Our May WebDebate looked at standards as tools for managing international relations and discussed the process of negotiating and implementing the standards. Standards define our everyday lives in ways most people do not even realise. It is important to understand what standardisation is, that a standard can shape our habits and make life much easier. At the same time, we also need to realise that agreeing on a standard is sometimes a process that needs to reconcile different interests. The speaker at the WebDebate was Ms Lorenza Jachia, Secretary to the UNECE Working Party on Regulatory Cooperation and Standardization Policies. The moderator was Dr Katharina E Höne, Project Manager and Researcher at DiploFoundation.
Jachia defined a standard as an ‘agreed way of doing something’, and that ‘something’ refers to products, services and processes. At the very beginning of her presentation, Jachia explained the part standards play in our day-to-day lives. The first thing people do when they wake up is brush their teeth. We are all able to complete this simple activity precisely because we can rely on standards that ensure, for example, that toothpaste is of good quality, safe, and effective.
The following debate was centred around three points. The first point dealt with the importance of standardisation: how it facilitates our daily lives and – as in the ‘tooth brushing example’ – how it supports sustainable development. Examples illustrated how standards facilitate international trade and support environmental sustainability. Höne explained that standardisation also helps us track our progress in different areas because it establishes internationally recognised parameters and indicators.

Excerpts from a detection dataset
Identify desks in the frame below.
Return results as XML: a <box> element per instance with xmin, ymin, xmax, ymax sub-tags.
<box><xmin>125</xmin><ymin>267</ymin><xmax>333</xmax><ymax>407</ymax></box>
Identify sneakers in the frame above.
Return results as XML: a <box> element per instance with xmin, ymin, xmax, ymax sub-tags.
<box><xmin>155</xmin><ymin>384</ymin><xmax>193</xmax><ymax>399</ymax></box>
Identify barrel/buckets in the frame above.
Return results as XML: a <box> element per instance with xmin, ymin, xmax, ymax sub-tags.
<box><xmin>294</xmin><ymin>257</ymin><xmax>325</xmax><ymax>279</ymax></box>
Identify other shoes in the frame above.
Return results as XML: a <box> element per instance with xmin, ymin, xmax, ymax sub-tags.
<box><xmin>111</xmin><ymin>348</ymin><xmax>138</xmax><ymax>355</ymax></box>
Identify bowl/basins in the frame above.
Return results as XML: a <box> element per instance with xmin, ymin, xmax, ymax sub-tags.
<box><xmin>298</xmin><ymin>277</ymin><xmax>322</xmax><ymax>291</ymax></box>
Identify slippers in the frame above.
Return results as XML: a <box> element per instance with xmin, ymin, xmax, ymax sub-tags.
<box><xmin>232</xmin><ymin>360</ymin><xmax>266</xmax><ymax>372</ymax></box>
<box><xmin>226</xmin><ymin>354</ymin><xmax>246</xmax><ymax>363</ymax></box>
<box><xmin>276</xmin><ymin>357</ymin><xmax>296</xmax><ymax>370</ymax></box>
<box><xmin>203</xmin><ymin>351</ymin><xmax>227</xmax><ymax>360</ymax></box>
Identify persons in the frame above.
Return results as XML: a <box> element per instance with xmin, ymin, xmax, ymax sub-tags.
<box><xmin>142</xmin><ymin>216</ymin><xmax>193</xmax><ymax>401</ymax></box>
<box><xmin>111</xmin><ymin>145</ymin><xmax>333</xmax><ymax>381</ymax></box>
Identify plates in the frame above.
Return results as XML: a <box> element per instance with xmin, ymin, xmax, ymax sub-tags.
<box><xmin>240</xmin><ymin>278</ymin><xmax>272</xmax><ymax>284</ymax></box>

- _Set problem A_
Reproduce the stretch of the WebDebate summary that begins with the words containing "Our May WebDebate" and ends with "Researcher at DiploFoundation.".
- _Set problem B_
According to the WebDebate summary, Jachia said the ‘something’ in her definition of a standard refers to certain things. List them.
- _Set problem C_
Answer these from the WebDebate summary:
(i) What position does Lorenza Jachia hold?
(ii) How many points did the debate center on?
(iii) According to Höne, what does standardisation help us track?

- _Task output A_
Our May WebDebate looked at standards as tools for managing international relations and discussed the process of negotiating and implementing the standards. Standards define our everyday lives in ways most people do not even realise. It is important to understand what standardisation is, that a standard can shape our habits and make life much easier. At the same time, we also need to realise that agreeing on a standard is sometimes a process that needs to reconcile different interests. The speaker at the WebDebate was Ms Lorenza Jachia, Secretary to the UNECE Working Party on Regulatory Cooperation and Standardization Policies. The moderator was Dr Katharina E Höne, Project Manager and Researcher at DiploFoundation.

- _Task output B_
Products, services and processes.

- _Task output C_
(i) Secretary to the UNECE Working Party on Regulatory Cooperation and Standardization Policies.
(ii) Three.
(iii) Our progress in different areas.